## [What to produce]
Write out the part of the data that opens with the line containing "Does the image" and closes with the line containing "487 centimetres", keeping both of those lines. Leave the pictures out.

## [Data]
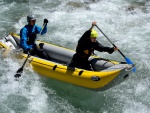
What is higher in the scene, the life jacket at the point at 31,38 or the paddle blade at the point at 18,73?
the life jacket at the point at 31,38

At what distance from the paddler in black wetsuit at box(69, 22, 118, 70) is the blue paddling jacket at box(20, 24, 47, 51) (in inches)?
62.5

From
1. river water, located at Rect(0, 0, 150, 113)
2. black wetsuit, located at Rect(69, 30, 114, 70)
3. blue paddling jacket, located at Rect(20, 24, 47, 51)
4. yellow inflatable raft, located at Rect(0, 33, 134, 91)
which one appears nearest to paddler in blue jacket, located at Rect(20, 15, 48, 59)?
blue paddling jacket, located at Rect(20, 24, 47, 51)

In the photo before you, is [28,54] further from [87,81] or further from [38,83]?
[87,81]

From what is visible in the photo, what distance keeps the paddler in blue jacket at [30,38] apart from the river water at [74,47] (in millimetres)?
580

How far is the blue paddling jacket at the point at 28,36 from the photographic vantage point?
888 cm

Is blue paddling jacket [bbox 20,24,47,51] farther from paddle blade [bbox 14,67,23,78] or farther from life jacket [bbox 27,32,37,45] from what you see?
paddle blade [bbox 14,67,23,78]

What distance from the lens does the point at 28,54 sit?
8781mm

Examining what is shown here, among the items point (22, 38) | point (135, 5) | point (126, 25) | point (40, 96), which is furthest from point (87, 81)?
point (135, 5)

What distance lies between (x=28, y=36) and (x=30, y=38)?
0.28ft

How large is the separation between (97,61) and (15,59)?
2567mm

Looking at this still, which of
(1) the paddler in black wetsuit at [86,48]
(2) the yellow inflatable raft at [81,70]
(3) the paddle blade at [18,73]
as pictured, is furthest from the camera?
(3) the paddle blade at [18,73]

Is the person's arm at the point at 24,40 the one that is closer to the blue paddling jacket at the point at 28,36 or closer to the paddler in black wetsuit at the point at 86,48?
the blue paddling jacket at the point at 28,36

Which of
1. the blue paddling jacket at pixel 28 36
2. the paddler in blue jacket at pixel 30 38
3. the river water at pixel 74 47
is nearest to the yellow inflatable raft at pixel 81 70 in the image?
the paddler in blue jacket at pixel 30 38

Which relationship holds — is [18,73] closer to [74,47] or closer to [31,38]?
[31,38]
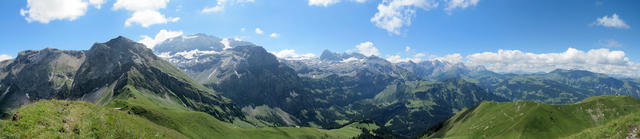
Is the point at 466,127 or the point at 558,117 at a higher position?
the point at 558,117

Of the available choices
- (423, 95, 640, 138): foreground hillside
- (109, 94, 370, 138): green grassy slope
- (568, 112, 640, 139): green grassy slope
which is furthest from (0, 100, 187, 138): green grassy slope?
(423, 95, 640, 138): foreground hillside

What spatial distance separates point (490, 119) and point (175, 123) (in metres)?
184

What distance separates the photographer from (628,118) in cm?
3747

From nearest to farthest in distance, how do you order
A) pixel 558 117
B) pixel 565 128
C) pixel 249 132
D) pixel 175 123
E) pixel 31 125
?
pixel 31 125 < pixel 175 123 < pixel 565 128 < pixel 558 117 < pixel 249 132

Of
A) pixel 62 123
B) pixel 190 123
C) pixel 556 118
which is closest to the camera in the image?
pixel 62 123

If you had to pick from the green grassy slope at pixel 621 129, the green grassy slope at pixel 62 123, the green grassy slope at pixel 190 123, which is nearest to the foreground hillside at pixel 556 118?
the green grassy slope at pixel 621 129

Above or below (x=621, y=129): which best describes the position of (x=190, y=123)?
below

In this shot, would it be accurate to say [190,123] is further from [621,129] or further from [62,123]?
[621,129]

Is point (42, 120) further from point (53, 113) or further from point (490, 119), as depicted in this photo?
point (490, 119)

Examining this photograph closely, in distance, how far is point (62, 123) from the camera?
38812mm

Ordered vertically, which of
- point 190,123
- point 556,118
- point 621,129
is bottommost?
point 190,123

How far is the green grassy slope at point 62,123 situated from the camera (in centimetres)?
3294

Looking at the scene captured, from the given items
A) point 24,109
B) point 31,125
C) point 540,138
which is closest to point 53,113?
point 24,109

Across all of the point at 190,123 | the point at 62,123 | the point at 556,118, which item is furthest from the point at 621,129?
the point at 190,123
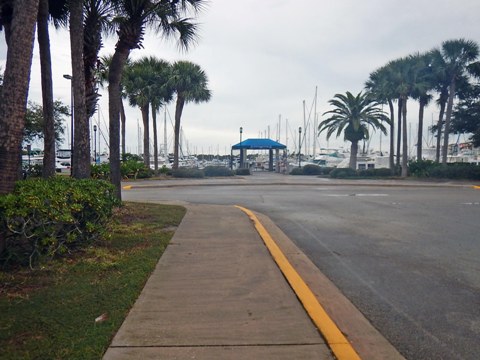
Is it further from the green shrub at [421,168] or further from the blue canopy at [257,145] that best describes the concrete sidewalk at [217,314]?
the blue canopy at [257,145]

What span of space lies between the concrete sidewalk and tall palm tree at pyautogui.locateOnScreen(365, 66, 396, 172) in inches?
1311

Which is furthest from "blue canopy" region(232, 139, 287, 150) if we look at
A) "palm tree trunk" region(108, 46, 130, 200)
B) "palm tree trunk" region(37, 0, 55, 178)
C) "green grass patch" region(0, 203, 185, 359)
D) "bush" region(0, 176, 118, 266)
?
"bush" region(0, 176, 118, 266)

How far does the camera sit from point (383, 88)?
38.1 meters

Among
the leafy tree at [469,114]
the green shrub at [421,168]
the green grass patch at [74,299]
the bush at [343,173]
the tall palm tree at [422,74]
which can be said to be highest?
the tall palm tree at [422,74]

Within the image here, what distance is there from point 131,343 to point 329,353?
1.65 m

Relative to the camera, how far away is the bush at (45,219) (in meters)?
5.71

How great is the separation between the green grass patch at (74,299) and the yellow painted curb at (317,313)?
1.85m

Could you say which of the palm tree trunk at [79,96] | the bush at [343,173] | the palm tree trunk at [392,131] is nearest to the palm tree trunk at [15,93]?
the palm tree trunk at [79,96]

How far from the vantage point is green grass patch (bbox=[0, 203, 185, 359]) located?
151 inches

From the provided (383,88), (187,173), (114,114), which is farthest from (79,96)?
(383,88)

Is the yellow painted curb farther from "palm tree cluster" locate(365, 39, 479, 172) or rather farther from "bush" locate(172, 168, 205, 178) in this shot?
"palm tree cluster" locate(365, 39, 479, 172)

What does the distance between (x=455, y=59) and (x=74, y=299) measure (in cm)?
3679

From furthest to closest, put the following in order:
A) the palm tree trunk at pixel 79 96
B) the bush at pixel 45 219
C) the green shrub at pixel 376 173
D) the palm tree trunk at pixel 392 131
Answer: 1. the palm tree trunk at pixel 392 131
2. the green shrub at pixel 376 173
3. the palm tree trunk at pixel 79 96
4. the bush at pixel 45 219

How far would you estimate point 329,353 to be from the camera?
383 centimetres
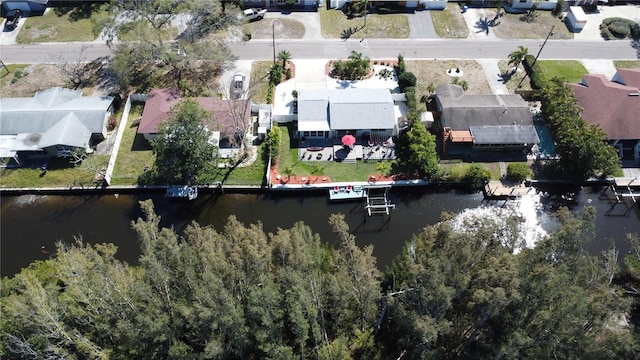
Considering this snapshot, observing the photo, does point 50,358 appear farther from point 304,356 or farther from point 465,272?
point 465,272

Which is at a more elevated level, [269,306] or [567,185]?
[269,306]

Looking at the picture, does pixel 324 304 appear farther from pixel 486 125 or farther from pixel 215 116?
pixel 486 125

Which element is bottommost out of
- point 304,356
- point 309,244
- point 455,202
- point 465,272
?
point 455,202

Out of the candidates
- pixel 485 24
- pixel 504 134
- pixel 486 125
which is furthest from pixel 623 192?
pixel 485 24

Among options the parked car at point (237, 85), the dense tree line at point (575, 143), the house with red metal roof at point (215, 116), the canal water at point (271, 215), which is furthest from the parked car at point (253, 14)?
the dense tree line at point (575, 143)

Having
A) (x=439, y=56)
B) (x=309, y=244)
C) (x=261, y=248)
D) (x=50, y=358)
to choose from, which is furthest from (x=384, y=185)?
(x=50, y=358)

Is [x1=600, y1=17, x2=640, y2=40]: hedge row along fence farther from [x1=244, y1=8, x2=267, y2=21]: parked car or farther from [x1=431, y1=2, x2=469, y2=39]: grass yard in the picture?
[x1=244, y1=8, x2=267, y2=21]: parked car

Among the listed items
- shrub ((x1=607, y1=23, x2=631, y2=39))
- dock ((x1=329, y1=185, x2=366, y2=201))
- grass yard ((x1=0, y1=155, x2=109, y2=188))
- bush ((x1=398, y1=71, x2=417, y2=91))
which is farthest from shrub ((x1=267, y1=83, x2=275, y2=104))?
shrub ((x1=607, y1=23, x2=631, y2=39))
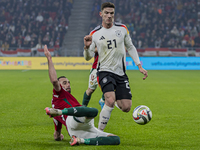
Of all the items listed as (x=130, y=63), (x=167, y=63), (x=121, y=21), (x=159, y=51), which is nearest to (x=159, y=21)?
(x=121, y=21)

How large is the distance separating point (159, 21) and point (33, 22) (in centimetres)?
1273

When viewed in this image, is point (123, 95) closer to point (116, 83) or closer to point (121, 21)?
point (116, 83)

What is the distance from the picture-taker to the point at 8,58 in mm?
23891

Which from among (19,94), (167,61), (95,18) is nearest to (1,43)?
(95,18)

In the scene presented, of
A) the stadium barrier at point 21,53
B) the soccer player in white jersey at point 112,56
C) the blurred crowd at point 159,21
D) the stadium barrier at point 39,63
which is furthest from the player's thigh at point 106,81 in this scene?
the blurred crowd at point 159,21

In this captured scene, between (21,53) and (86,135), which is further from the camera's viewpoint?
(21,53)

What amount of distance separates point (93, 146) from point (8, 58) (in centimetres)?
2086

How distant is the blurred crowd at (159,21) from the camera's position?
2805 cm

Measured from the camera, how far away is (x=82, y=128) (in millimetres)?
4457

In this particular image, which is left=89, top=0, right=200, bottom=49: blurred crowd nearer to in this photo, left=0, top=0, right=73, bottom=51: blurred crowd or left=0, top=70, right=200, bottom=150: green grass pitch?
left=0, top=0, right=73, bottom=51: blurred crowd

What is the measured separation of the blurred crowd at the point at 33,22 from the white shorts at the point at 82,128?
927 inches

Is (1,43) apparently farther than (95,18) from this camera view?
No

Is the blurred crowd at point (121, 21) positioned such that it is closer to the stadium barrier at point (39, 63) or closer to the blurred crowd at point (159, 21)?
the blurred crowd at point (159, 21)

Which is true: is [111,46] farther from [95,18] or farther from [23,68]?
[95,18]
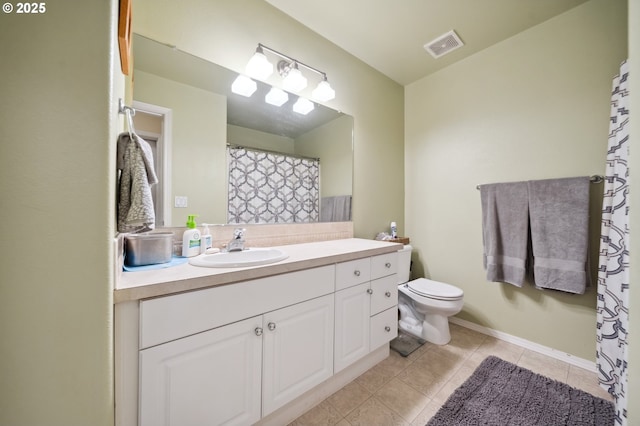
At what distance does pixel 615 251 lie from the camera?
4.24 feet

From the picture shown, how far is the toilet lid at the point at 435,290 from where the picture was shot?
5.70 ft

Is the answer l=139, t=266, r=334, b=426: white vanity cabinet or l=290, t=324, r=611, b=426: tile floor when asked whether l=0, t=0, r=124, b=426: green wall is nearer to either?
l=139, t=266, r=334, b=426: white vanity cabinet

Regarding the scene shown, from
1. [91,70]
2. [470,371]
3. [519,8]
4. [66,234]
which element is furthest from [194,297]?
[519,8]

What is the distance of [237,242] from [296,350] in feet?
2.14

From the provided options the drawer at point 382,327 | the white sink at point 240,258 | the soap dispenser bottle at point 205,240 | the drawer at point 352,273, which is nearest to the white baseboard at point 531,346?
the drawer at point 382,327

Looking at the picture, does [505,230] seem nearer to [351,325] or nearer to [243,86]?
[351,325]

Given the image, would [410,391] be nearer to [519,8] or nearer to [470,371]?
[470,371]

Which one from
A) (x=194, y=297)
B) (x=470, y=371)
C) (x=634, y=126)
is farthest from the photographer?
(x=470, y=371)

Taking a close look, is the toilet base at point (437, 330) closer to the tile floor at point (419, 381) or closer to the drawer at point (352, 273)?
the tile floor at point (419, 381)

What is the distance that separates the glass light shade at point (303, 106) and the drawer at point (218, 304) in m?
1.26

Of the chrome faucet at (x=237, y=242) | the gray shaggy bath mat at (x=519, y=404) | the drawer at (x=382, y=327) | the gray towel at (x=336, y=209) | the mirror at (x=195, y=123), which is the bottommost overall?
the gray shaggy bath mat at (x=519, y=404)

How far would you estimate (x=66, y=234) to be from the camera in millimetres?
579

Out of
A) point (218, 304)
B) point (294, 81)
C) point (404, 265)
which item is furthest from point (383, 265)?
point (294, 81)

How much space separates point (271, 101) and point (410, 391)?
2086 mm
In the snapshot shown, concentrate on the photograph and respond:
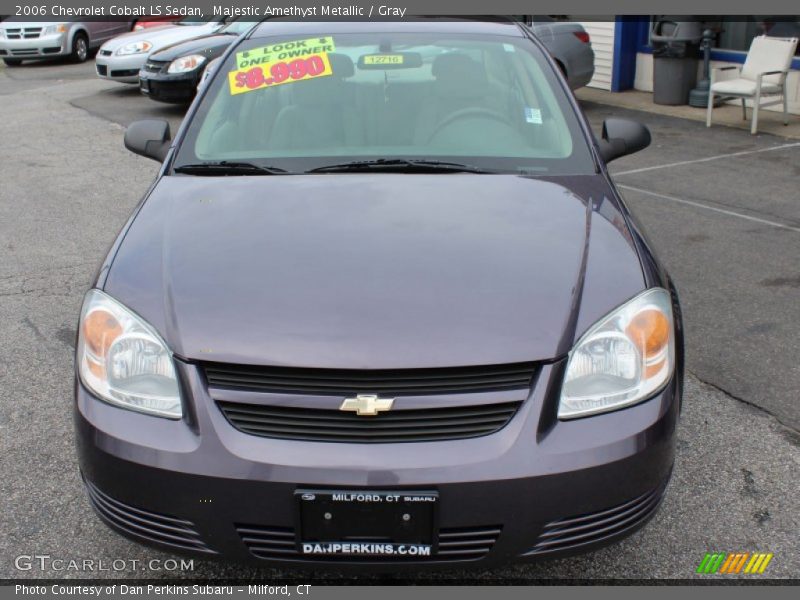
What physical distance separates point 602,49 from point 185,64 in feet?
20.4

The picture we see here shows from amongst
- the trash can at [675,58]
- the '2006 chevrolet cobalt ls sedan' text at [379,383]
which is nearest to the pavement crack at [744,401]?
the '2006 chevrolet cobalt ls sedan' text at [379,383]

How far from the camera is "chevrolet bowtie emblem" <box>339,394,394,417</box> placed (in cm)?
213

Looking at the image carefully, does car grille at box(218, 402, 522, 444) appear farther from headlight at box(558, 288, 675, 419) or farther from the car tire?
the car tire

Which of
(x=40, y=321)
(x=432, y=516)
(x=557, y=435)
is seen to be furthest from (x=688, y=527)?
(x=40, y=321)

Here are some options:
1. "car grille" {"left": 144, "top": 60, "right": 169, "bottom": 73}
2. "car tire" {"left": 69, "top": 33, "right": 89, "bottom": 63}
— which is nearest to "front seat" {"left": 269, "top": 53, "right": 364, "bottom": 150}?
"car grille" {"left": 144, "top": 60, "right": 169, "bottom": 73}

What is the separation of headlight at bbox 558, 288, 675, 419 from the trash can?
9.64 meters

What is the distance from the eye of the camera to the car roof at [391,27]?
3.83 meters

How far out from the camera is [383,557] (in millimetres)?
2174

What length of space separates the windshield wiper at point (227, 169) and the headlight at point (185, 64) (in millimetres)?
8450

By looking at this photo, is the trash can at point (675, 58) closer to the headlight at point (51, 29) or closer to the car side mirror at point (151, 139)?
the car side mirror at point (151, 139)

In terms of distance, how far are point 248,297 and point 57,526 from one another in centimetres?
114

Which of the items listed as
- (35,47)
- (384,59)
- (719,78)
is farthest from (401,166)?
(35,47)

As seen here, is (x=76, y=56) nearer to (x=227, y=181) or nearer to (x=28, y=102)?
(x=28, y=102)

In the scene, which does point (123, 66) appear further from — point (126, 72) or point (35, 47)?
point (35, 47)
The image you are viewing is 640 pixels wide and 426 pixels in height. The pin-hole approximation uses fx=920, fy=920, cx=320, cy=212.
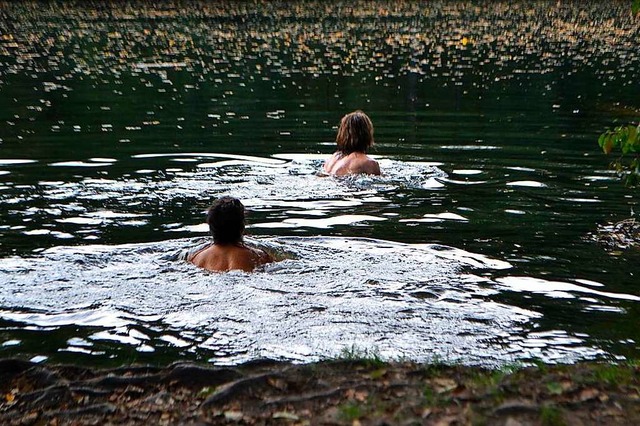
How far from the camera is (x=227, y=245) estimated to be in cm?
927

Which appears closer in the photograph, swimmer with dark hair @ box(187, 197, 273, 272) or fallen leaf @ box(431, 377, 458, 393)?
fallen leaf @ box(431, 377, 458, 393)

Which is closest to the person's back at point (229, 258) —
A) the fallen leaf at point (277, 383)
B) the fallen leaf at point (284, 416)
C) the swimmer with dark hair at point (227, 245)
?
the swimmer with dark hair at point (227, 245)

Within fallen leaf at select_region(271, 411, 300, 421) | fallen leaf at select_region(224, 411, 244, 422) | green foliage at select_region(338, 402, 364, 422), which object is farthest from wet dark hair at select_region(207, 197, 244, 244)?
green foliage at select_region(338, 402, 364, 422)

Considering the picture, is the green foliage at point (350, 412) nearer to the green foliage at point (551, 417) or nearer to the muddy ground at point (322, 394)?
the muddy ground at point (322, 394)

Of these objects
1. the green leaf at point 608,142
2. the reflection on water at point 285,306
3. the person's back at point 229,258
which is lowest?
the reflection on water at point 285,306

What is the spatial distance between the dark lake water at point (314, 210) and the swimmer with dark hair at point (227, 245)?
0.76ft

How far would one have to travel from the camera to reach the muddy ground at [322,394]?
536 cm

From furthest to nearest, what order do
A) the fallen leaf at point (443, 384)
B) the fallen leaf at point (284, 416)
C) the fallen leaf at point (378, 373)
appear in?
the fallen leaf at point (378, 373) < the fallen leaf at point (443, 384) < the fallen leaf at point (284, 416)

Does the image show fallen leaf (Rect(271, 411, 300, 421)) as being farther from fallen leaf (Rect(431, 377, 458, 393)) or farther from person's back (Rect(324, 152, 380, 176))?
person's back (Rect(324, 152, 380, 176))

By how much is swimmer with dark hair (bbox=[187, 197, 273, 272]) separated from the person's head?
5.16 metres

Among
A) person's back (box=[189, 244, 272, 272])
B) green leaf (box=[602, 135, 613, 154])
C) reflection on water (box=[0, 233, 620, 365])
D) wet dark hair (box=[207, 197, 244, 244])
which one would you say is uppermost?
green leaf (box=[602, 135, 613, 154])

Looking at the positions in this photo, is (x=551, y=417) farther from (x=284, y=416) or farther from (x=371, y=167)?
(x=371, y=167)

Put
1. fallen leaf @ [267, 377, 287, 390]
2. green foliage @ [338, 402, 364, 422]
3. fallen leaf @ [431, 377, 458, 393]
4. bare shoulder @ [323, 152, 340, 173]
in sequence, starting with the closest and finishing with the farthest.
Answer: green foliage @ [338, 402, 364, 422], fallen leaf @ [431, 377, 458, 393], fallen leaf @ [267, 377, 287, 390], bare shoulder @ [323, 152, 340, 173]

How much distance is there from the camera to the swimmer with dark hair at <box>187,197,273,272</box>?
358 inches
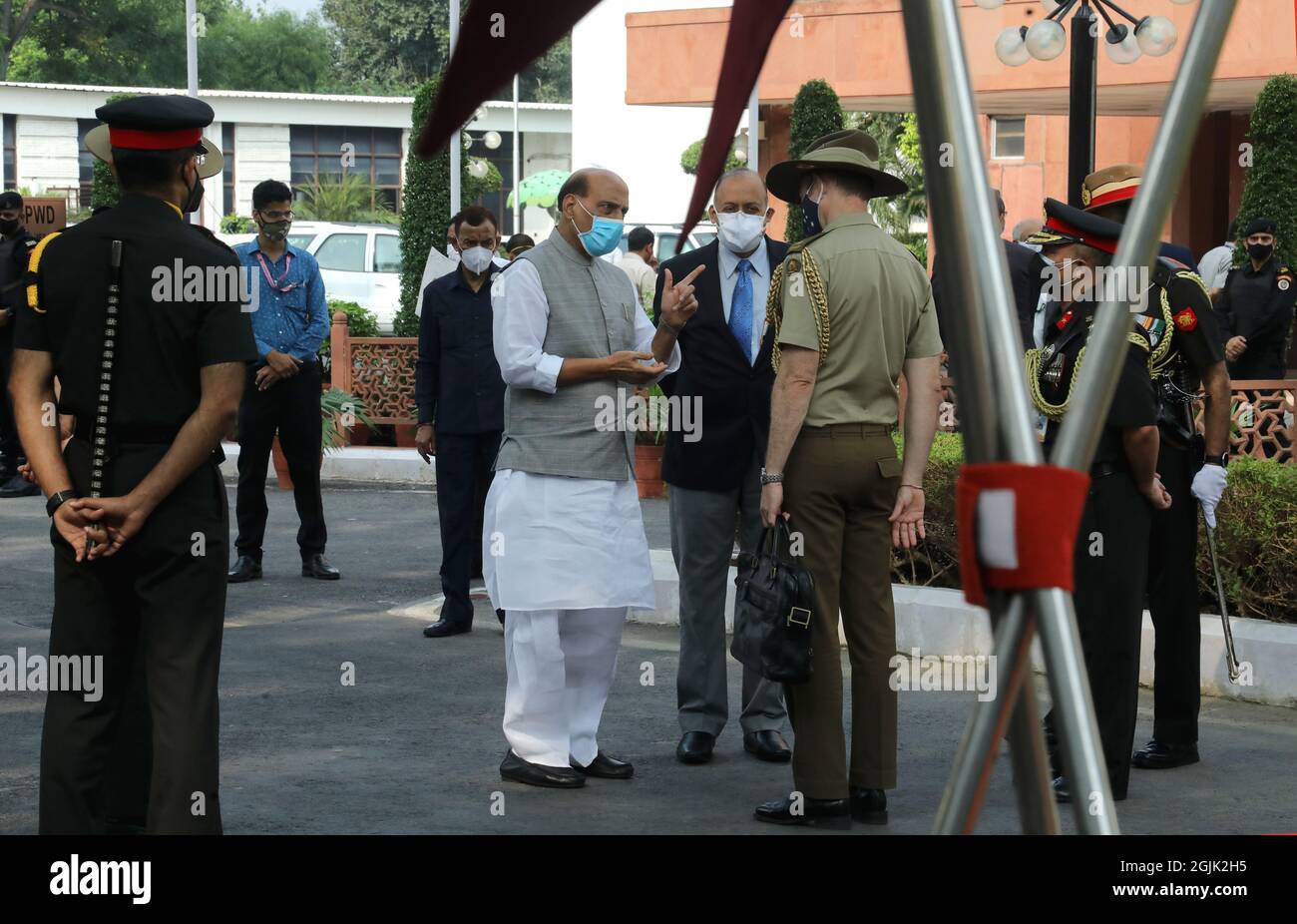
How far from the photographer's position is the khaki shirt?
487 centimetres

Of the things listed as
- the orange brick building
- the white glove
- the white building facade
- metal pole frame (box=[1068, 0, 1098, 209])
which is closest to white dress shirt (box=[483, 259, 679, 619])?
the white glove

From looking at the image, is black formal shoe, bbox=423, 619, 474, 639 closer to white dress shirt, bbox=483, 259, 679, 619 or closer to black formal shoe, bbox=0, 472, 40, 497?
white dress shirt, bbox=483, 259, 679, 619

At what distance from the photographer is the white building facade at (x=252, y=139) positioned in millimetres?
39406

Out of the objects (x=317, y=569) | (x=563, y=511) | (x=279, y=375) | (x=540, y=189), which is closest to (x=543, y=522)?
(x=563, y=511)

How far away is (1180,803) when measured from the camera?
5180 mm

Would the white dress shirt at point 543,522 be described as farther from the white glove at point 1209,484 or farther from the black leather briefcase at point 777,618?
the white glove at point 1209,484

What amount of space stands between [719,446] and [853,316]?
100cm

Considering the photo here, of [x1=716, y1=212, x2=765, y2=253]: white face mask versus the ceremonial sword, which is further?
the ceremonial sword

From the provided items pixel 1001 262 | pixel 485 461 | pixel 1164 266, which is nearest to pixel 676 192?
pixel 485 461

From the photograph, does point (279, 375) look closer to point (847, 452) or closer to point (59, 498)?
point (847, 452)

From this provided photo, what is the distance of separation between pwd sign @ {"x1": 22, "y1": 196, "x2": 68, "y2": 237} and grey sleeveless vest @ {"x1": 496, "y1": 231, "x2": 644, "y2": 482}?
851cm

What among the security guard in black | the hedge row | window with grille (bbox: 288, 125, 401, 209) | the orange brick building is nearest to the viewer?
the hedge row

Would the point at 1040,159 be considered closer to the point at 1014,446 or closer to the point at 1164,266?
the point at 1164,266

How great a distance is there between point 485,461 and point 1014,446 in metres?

## [The response]
Does the image show fallen leaf (Rect(271, 411, 300, 421)) as being farther from fallen leaf (Rect(431, 377, 458, 393)) or farther from person's back (Rect(324, 152, 380, 176))?
person's back (Rect(324, 152, 380, 176))

By how much is swimmer with dark hair (bbox=[187, 197, 273, 272]) separated from the person's head?
5.16 metres

Among
A) person's back (box=[189, 244, 272, 272])
B) green leaf (box=[602, 135, 613, 154])
C) reflection on water (box=[0, 233, 620, 365])
D) wet dark hair (box=[207, 197, 244, 244])
which one would you say is uppermost?
green leaf (box=[602, 135, 613, 154])

Looking at the positions in this photo, is (x=551, y=417) farther from (x=284, y=416) or farther from (x=371, y=167)?
(x=371, y=167)

Put
1. fallen leaf @ [267, 377, 287, 390]
2. green foliage @ [338, 402, 364, 422]
3. fallen leaf @ [431, 377, 458, 393]
4. bare shoulder @ [323, 152, 340, 173]
in sequence, starting with the closest and finishing with the farthest.
Answer: green foliage @ [338, 402, 364, 422], fallen leaf @ [431, 377, 458, 393], fallen leaf @ [267, 377, 287, 390], bare shoulder @ [323, 152, 340, 173]

How much distance is there from the camera to the swimmer with dark hair at <box>187,197,273,272</box>?
358 inches
How far from the photographer's position is the khaki shirt?
487 centimetres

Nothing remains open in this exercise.